Semua permasalahan ini sejatinya adalah disebabkan oleh paradigma kapitalisme yang mengutamakan kepentingan korporasi. Hasratnya dalam meraih keuntungan yang sebesar-besarnya telah meniadakan kesadaran korporasi untuk memperhatikan lingkungan. Manusia-manusia kapitalistik yang tidak mampu memilah kebutuhannya bertemu dengan hasrat meraup keuntungan sebanyak-banyaknya dari para korporat. 


Islam sangat memperhatikan kelestarian lingkungan yang merupakan poin penting dalam pembangunan. Oleh sebab itu manusia wajib menjaga lingkungan dan menghindari aktivitas yang berpotensi merusak lingkungan. Dan semua itu diawali dari tataran individu dengan memilih dan memilah antara kebutuhan dan keinginan maka dengan sendirinya menjadikan masyarakat mampu memahami apa yang lebih mereka butuhkan.

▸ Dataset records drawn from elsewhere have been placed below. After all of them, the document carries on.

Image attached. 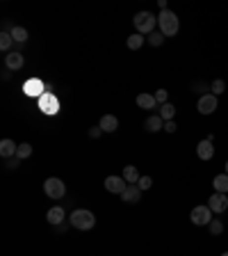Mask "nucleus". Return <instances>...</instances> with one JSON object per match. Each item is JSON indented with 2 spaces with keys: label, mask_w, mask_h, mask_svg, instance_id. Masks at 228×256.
<instances>
[{
  "label": "nucleus",
  "mask_w": 228,
  "mask_h": 256,
  "mask_svg": "<svg viewBox=\"0 0 228 256\" xmlns=\"http://www.w3.org/2000/svg\"><path fill=\"white\" fill-rule=\"evenodd\" d=\"M212 188L215 192H222V195H228V174H217L215 179H212Z\"/></svg>",
  "instance_id": "16"
},
{
  "label": "nucleus",
  "mask_w": 228,
  "mask_h": 256,
  "mask_svg": "<svg viewBox=\"0 0 228 256\" xmlns=\"http://www.w3.org/2000/svg\"><path fill=\"white\" fill-rule=\"evenodd\" d=\"M71 224L76 226V229H80V231H89V229H94L96 226V217H94V213L87 208H78L71 213Z\"/></svg>",
  "instance_id": "2"
},
{
  "label": "nucleus",
  "mask_w": 228,
  "mask_h": 256,
  "mask_svg": "<svg viewBox=\"0 0 228 256\" xmlns=\"http://www.w3.org/2000/svg\"><path fill=\"white\" fill-rule=\"evenodd\" d=\"M43 192L50 197V199H62V197L66 195V185L62 179H46V183H43Z\"/></svg>",
  "instance_id": "4"
},
{
  "label": "nucleus",
  "mask_w": 228,
  "mask_h": 256,
  "mask_svg": "<svg viewBox=\"0 0 228 256\" xmlns=\"http://www.w3.org/2000/svg\"><path fill=\"white\" fill-rule=\"evenodd\" d=\"M210 90H212V94H215V96H219V94H224V92H226V83H224L222 78H217V80H212Z\"/></svg>",
  "instance_id": "24"
},
{
  "label": "nucleus",
  "mask_w": 228,
  "mask_h": 256,
  "mask_svg": "<svg viewBox=\"0 0 228 256\" xmlns=\"http://www.w3.org/2000/svg\"><path fill=\"white\" fill-rule=\"evenodd\" d=\"M153 96H155V101L160 103V105H164V103H169V92H167V90H157Z\"/></svg>",
  "instance_id": "28"
},
{
  "label": "nucleus",
  "mask_w": 228,
  "mask_h": 256,
  "mask_svg": "<svg viewBox=\"0 0 228 256\" xmlns=\"http://www.w3.org/2000/svg\"><path fill=\"white\" fill-rule=\"evenodd\" d=\"M137 105L142 107V110H155L157 101H155V96L153 94H139L137 96Z\"/></svg>",
  "instance_id": "17"
},
{
  "label": "nucleus",
  "mask_w": 228,
  "mask_h": 256,
  "mask_svg": "<svg viewBox=\"0 0 228 256\" xmlns=\"http://www.w3.org/2000/svg\"><path fill=\"white\" fill-rule=\"evenodd\" d=\"M123 179H126V183H137L142 176H139L137 167H135V165H128V167H123Z\"/></svg>",
  "instance_id": "18"
},
{
  "label": "nucleus",
  "mask_w": 228,
  "mask_h": 256,
  "mask_svg": "<svg viewBox=\"0 0 228 256\" xmlns=\"http://www.w3.org/2000/svg\"><path fill=\"white\" fill-rule=\"evenodd\" d=\"M196 155L201 158V160H210V158H215V142H210L208 137L201 140V142L196 144Z\"/></svg>",
  "instance_id": "9"
},
{
  "label": "nucleus",
  "mask_w": 228,
  "mask_h": 256,
  "mask_svg": "<svg viewBox=\"0 0 228 256\" xmlns=\"http://www.w3.org/2000/svg\"><path fill=\"white\" fill-rule=\"evenodd\" d=\"M164 131H167V133H176V121H164Z\"/></svg>",
  "instance_id": "30"
},
{
  "label": "nucleus",
  "mask_w": 228,
  "mask_h": 256,
  "mask_svg": "<svg viewBox=\"0 0 228 256\" xmlns=\"http://www.w3.org/2000/svg\"><path fill=\"white\" fill-rule=\"evenodd\" d=\"M144 128L149 133H160V131H164V119L160 114H151L149 119L144 121Z\"/></svg>",
  "instance_id": "11"
},
{
  "label": "nucleus",
  "mask_w": 228,
  "mask_h": 256,
  "mask_svg": "<svg viewBox=\"0 0 228 256\" xmlns=\"http://www.w3.org/2000/svg\"><path fill=\"white\" fill-rule=\"evenodd\" d=\"M46 220H48L53 226H60L62 220H64V208H62V206H53V208L46 213Z\"/></svg>",
  "instance_id": "14"
},
{
  "label": "nucleus",
  "mask_w": 228,
  "mask_h": 256,
  "mask_svg": "<svg viewBox=\"0 0 228 256\" xmlns=\"http://www.w3.org/2000/svg\"><path fill=\"white\" fill-rule=\"evenodd\" d=\"M101 133H103L101 126H94V128H89V137H91V140H96V137H101Z\"/></svg>",
  "instance_id": "29"
},
{
  "label": "nucleus",
  "mask_w": 228,
  "mask_h": 256,
  "mask_svg": "<svg viewBox=\"0 0 228 256\" xmlns=\"http://www.w3.org/2000/svg\"><path fill=\"white\" fill-rule=\"evenodd\" d=\"M126 188H128V183L123 176H108V179H105V190L112 192V195H123Z\"/></svg>",
  "instance_id": "8"
},
{
  "label": "nucleus",
  "mask_w": 228,
  "mask_h": 256,
  "mask_svg": "<svg viewBox=\"0 0 228 256\" xmlns=\"http://www.w3.org/2000/svg\"><path fill=\"white\" fill-rule=\"evenodd\" d=\"M144 42H146L144 37L139 35V32H135V35H130V37H128V42H126V46H128V48H130V51H139V48L144 46Z\"/></svg>",
  "instance_id": "19"
},
{
  "label": "nucleus",
  "mask_w": 228,
  "mask_h": 256,
  "mask_svg": "<svg viewBox=\"0 0 228 256\" xmlns=\"http://www.w3.org/2000/svg\"><path fill=\"white\" fill-rule=\"evenodd\" d=\"M121 199H123V202H128V204H137V202H142V190L137 188V183H128V188L123 190Z\"/></svg>",
  "instance_id": "10"
},
{
  "label": "nucleus",
  "mask_w": 228,
  "mask_h": 256,
  "mask_svg": "<svg viewBox=\"0 0 228 256\" xmlns=\"http://www.w3.org/2000/svg\"><path fill=\"white\" fill-rule=\"evenodd\" d=\"M219 107V99H217L215 94H203V96H198V101H196V110L201 114H212Z\"/></svg>",
  "instance_id": "6"
},
{
  "label": "nucleus",
  "mask_w": 228,
  "mask_h": 256,
  "mask_svg": "<svg viewBox=\"0 0 228 256\" xmlns=\"http://www.w3.org/2000/svg\"><path fill=\"white\" fill-rule=\"evenodd\" d=\"M18 162H21V158H16V155H14V160H9V162H7V167H9V169H16V167H18Z\"/></svg>",
  "instance_id": "31"
},
{
  "label": "nucleus",
  "mask_w": 228,
  "mask_h": 256,
  "mask_svg": "<svg viewBox=\"0 0 228 256\" xmlns=\"http://www.w3.org/2000/svg\"><path fill=\"white\" fill-rule=\"evenodd\" d=\"M160 117H162L164 121H174L176 105H171V103H164V105H160Z\"/></svg>",
  "instance_id": "20"
},
{
  "label": "nucleus",
  "mask_w": 228,
  "mask_h": 256,
  "mask_svg": "<svg viewBox=\"0 0 228 256\" xmlns=\"http://www.w3.org/2000/svg\"><path fill=\"white\" fill-rule=\"evenodd\" d=\"M5 64H7V69H12V71H18V69H21V66L25 64V60H23V55L14 51V53H7V55H5Z\"/></svg>",
  "instance_id": "12"
},
{
  "label": "nucleus",
  "mask_w": 228,
  "mask_h": 256,
  "mask_svg": "<svg viewBox=\"0 0 228 256\" xmlns=\"http://www.w3.org/2000/svg\"><path fill=\"white\" fill-rule=\"evenodd\" d=\"M190 220L196 226H208L212 222V210L208 208V206H196V208H192V213H190Z\"/></svg>",
  "instance_id": "5"
},
{
  "label": "nucleus",
  "mask_w": 228,
  "mask_h": 256,
  "mask_svg": "<svg viewBox=\"0 0 228 256\" xmlns=\"http://www.w3.org/2000/svg\"><path fill=\"white\" fill-rule=\"evenodd\" d=\"M151 185H153V179H151V176H142V179L137 181V188H139L142 192H144V190H151Z\"/></svg>",
  "instance_id": "27"
},
{
  "label": "nucleus",
  "mask_w": 228,
  "mask_h": 256,
  "mask_svg": "<svg viewBox=\"0 0 228 256\" xmlns=\"http://www.w3.org/2000/svg\"><path fill=\"white\" fill-rule=\"evenodd\" d=\"M157 25H160V32H162L164 37H176L180 30V18H178V14H174L171 9H164V12H160V16H157Z\"/></svg>",
  "instance_id": "1"
},
{
  "label": "nucleus",
  "mask_w": 228,
  "mask_h": 256,
  "mask_svg": "<svg viewBox=\"0 0 228 256\" xmlns=\"http://www.w3.org/2000/svg\"><path fill=\"white\" fill-rule=\"evenodd\" d=\"M132 23H135V28H137L139 35H151V32H155L157 18L153 16L151 12H139V14H135Z\"/></svg>",
  "instance_id": "3"
},
{
  "label": "nucleus",
  "mask_w": 228,
  "mask_h": 256,
  "mask_svg": "<svg viewBox=\"0 0 228 256\" xmlns=\"http://www.w3.org/2000/svg\"><path fill=\"white\" fill-rule=\"evenodd\" d=\"M12 37H14V42L23 44V42H28V30L21 28V25H16V28H12Z\"/></svg>",
  "instance_id": "22"
},
{
  "label": "nucleus",
  "mask_w": 228,
  "mask_h": 256,
  "mask_svg": "<svg viewBox=\"0 0 228 256\" xmlns=\"http://www.w3.org/2000/svg\"><path fill=\"white\" fill-rule=\"evenodd\" d=\"M162 42H164V35H162V32H151V35H149V44H151V46H162Z\"/></svg>",
  "instance_id": "26"
},
{
  "label": "nucleus",
  "mask_w": 228,
  "mask_h": 256,
  "mask_svg": "<svg viewBox=\"0 0 228 256\" xmlns=\"http://www.w3.org/2000/svg\"><path fill=\"white\" fill-rule=\"evenodd\" d=\"M18 151V144H14V140H2L0 142V155L2 158H14Z\"/></svg>",
  "instance_id": "15"
},
{
  "label": "nucleus",
  "mask_w": 228,
  "mask_h": 256,
  "mask_svg": "<svg viewBox=\"0 0 228 256\" xmlns=\"http://www.w3.org/2000/svg\"><path fill=\"white\" fill-rule=\"evenodd\" d=\"M32 155V144L23 142V144H18V151H16V158H21V160H25V158H30Z\"/></svg>",
  "instance_id": "23"
},
{
  "label": "nucleus",
  "mask_w": 228,
  "mask_h": 256,
  "mask_svg": "<svg viewBox=\"0 0 228 256\" xmlns=\"http://www.w3.org/2000/svg\"><path fill=\"white\" fill-rule=\"evenodd\" d=\"M12 44H14L12 32H2V35H0V51H2V53H7V51L12 48Z\"/></svg>",
  "instance_id": "21"
},
{
  "label": "nucleus",
  "mask_w": 228,
  "mask_h": 256,
  "mask_svg": "<svg viewBox=\"0 0 228 256\" xmlns=\"http://www.w3.org/2000/svg\"><path fill=\"white\" fill-rule=\"evenodd\" d=\"M222 256H228V252H224V254H222Z\"/></svg>",
  "instance_id": "33"
},
{
  "label": "nucleus",
  "mask_w": 228,
  "mask_h": 256,
  "mask_svg": "<svg viewBox=\"0 0 228 256\" xmlns=\"http://www.w3.org/2000/svg\"><path fill=\"white\" fill-rule=\"evenodd\" d=\"M208 208H210L215 215L226 213L228 210V197L222 195V192H212V197L208 199Z\"/></svg>",
  "instance_id": "7"
},
{
  "label": "nucleus",
  "mask_w": 228,
  "mask_h": 256,
  "mask_svg": "<svg viewBox=\"0 0 228 256\" xmlns=\"http://www.w3.org/2000/svg\"><path fill=\"white\" fill-rule=\"evenodd\" d=\"M208 229H210L212 236H222L224 233V222L222 220H212L210 224H208Z\"/></svg>",
  "instance_id": "25"
},
{
  "label": "nucleus",
  "mask_w": 228,
  "mask_h": 256,
  "mask_svg": "<svg viewBox=\"0 0 228 256\" xmlns=\"http://www.w3.org/2000/svg\"><path fill=\"white\" fill-rule=\"evenodd\" d=\"M103 128V133H114L116 128H119V119L114 117V114H103L101 124H98Z\"/></svg>",
  "instance_id": "13"
},
{
  "label": "nucleus",
  "mask_w": 228,
  "mask_h": 256,
  "mask_svg": "<svg viewBox=\"0 0 228 256\" xmlns=\"http://www.w3.org/2000/svg\"><path fill=\"white\" fill-rule=\"evenodd\" d=\"M224 167H226V174H228V160H226V165H224Z\"/></svg>",
  "instance_id": "32"
}]
</instances>
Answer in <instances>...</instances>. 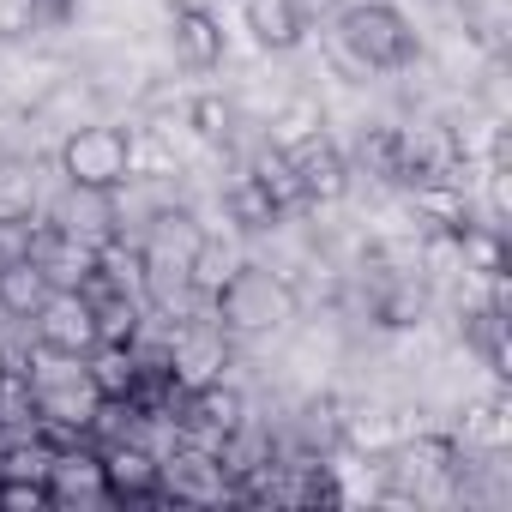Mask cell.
Listing matches in <instances>:
<instances>
[{"mask_svg":"<svg viewBox=\"0 0 512 512\" xmlns=\"http://www.w3.org/2000/svg\"><path fill=\"white\" fill-rule=\"evenodd\" d=\"M7 374H13V362H7V350H0V386H7Z\"/></svg>","mask_w":512,"mask_h":512,"instance_id":"20","label":"cell"},{"mask_svg":"<svg viewBox=\"0 0 512 512\" xmlns=\"http://www.w3.org/2000/svg\"><path fill=\"white\" fill-rule=\"evenodd\" d=\"M139 350L133 344H91L85 350V368H91V380H97V392L103 398H127L133 392V380H139Z\"/></svg>","mask_w":512,"mask_h":512,"instance_id":"15","label":"cell"},{"mask_svg":"<svg viewBox=\"0 0 512 512\" xmlns=\"http://www.w3.org/2000/svg\"><path fill=\"white\" fill-rule=\"evenodd\" d=\"M25 253L43 266V278L55 290H79L91 272H97V241L61 229L55 217H31V235H25Z\"/></svg>","mask_w":512,"mask_h":512,"instance_id":"10","label":"cell"},{"mask_svg":"<svg viewBox=\"0 0 512 512\" xmlns=\"http://www.w3.org/2000/svg\"><path fill=\"white\" fill-rule=\"evenodd\" d=\"M163 362H169L175 386L193 392V386H211V380L235 374V368H241V344H235V338L211 320V308H205V314H187V320L169 326V338H163Z\"/></svg>","mask_w":512,"mask_h":512,"instance_id":"5","label":"cell"},{"mask_svg":"<svg viewBox=\"0 0 512 512\" xmlns=\"http://www.w3.org/2000/svg\"><path fill=\"white\" fill-rule=\"evenodd\" d=\"M302 7H308V19H314V13H332V0H302Z\"/></svg>","mask_w":512,"mask_h":512,"instance_id":"19","label":"cell"},{"mask_svg":"<svg viewBox=\"0 0 512 512\" xmlns=\"http://www.w3.org/2000/svg\"><path fill=\"white\" fill-rule=\"evenodd\" d=\"M211 320L241 344V350H260V344H278L296 320H302V302H296V284L266 266V260H247L211 290Z\"/></svg>","mask_w":512,"mask_h":512,"instance_id":"1","label":"cell"},{"mask_svg":"<svg viewBox=\"0 0 512 512\" xmlns=\"http://www.w3.org/2000/svg\"><path fill=\"white\" fill-rule=\"evenodd\" d=\"M49 157H55V169H61L67 187L115 193V187L133 181V169H127V121L121 115H91V121L67 127Z\"/></svg>","mask_w":512,"mask_h":512,"instance_id":"3","label":"cell"},{"mask_svg":"<svg viewBox=\"0 0 512 512\" xmlns=\"http://www.w3.org/2000/svg\"><path fill=\"white\" fill-rule=\"evenodd\" d=\"M19 374H25V386H31V404H37L43 434H49L55 446H61V440H85V428H91V416H97V404H103V392H97L85 356L49 350V344L31 338V350L19 356Z\"/></svg>","mask_w":512,"mask_h":512,"instance_id":"2","label":"cell"},{"mask_svg":"<svg viewBox=\"0 0 512 512\" xmlns=\"http://www.w3.org/2000/svg\"><path fill=\"white\" fill-rule=\"evenodd\" d=\"M55 284L43 278V266L31 260V253L19 247V253H7L0 260V302H7V314H19V320H31L37 308H43V296H49Z\"/></svg>","mask_w":512,"mask_h":512,"instance_id":"14","label":"cell"},{"mask_svg":"<svg viewBox=\"0 0 512 512\" xmlns=\"http://www.w3.org/2000/svg\"><path fill=\"white\" fill-rule=\"evenodd\" d=\"M452 235H458V266H464V278H500L506 272V223L470 217Z\"/></svg>","mask_w":512,"mask_h":512,"instance_id":"13","label":"cell"},{"mask_svg":"<svg viewBox=\"0 0 512 512\" xmlns=\"http://www.w3.org/2000/svg\"><path fill=\"white\" fill-rule=\"evenodd\" d=\"M31 37H49L37 0H0V49H7V43H31Z\"/></svg>","mask_w":512,"mask_h":512,"instance_id":"16","label":"cell"},{"mask_svg":"<svg viewBox=\"0 0 512 512\" xmlns=\"http://www.w3.org/2000/svg\"><path fill=\"white\" fill-rule=\"evenodd\" d=\"M284 157H290V169H296V193H302L308 211H344V205H350L356 175H350V157H344L338 133H314V139L290 145Z\"/></svg>","mask_w":512,"mask_h":512,"instance_id":"6","label":"cell"},{"mask_svg":"<svg viewBox=\"0 0 512 512\" xmlns=\"http://www.w3.org/2000/svg\"><path fill=\"white\" fill-rule=\"evenodd\" d=\"M43 482H49V506H67V512L115 506V500H109V482H103V452H97L91 440H61Z\"/></svg>","mask_w":512,"mask_h":512,"instance_id":"8","label":"cell"},{"mask_svg":"<svg viewBox=\"0 0 512 512\" xmlns=\"http://www.w3.org/2000/svg\"><path fill=\"white\" fill-rule=\"evenodd\" d=\"M157 43H163V61L187 79H211L229 67V31H223L217 7H199V0H169Z\"/></svg>","mask_w":512,"mask_h":512,"instance_id":"4","label":"cell"},{"mask_svg":"<svg viewBox=\"0 0 512 512\" xmlns=\"http://www.w3.org/2000/svg\"><path fill=\"white\" fill-rule=\"evenodd\" d=\"M229 494H235V482L217 452L187 446V440L163 446V500L169 506H223Z\"/></svg>","mask_w":512,"mask_h":512,"instance_id":"7","label":"cell"},{"mask_svg":"<svg viewBox=\"0 0 512 512\" xmlns=\"http://www.w3.org/2000/svg\"><path fill=\"white\" fill-rule=\"evenodd\" d=\"M0 506L7 512H37V506H49V482H0Z\"/></svg>","mask_w":512,"mask_h":512,"instance_id":"17","label":"cell"},{"mask_svg":"<svg viewBox=\"0 0 512 512\" xmlns=\"http://www.w3.org/2000/svg\"><path fill=\"white\" fill-rule=\"evenodd\" d=\"M19 326H25V320H19V314H7V302H0V344H7V338H13Z\"/></svg>","mask_w":512,"mask_h":512,"instance_id":"18","label":"cell"},{"mask_svg":"<svg viewBox=\"0 0 512 512\" xmlns=\"http://www.w3.org/2000/svg\"><path fill=\"white\" fill-rule=\"evenodd\" d=\"M25 326H31V338L49 344V350L85 356V350L97 344V314H91V296H85V290H49L43 308H37Z\"/></svg>","mask_w":512,"mask_h":512,"instance_id":"12","label":"cell"},{"mask_svg":"<svg viewBox=\"0 0 512 512\" xmlns=\"http://www.w3.org/2000/svg\"><path fill=\"white\" fill-rule=\"evenodd\" d=\"M103 452V482L115 506H157L163 500V452L145 440H109Z\"/></svg>","mask_w":512,"mask_h":512,"instance_id":"9","label":"cell"},{"mask_svg":"<svg viewBox=\"0 0 512 512\" xmlns=\"http://www.w3.org/2000/svg\"><path fill=\"white\" fill-rule=\"evenodd\" d=\"M241 31L260 55H302L308 49V7L302 0H235Z\"/></svg>","mask_w":512,"mask_h":512,"instance_id":"11","label":"cell"}]
</instances>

Sementara itu pemimpin dalam Islam senantiasa menggalakan edukasi mengenai hidup hemat dan tidak bermewah-mewahan guna merawat dan memperhatikan lingkungan dengan dilandasi keimanan. Oleh karenanya tentu, penanganan sampah tidak akan selesai jika hanya fokus pada individu saja, butuh peran negara dalam membangun paradigma keimanan. Maka, hanya dengan sistem Islam lah semua itu dapat diwujudkan.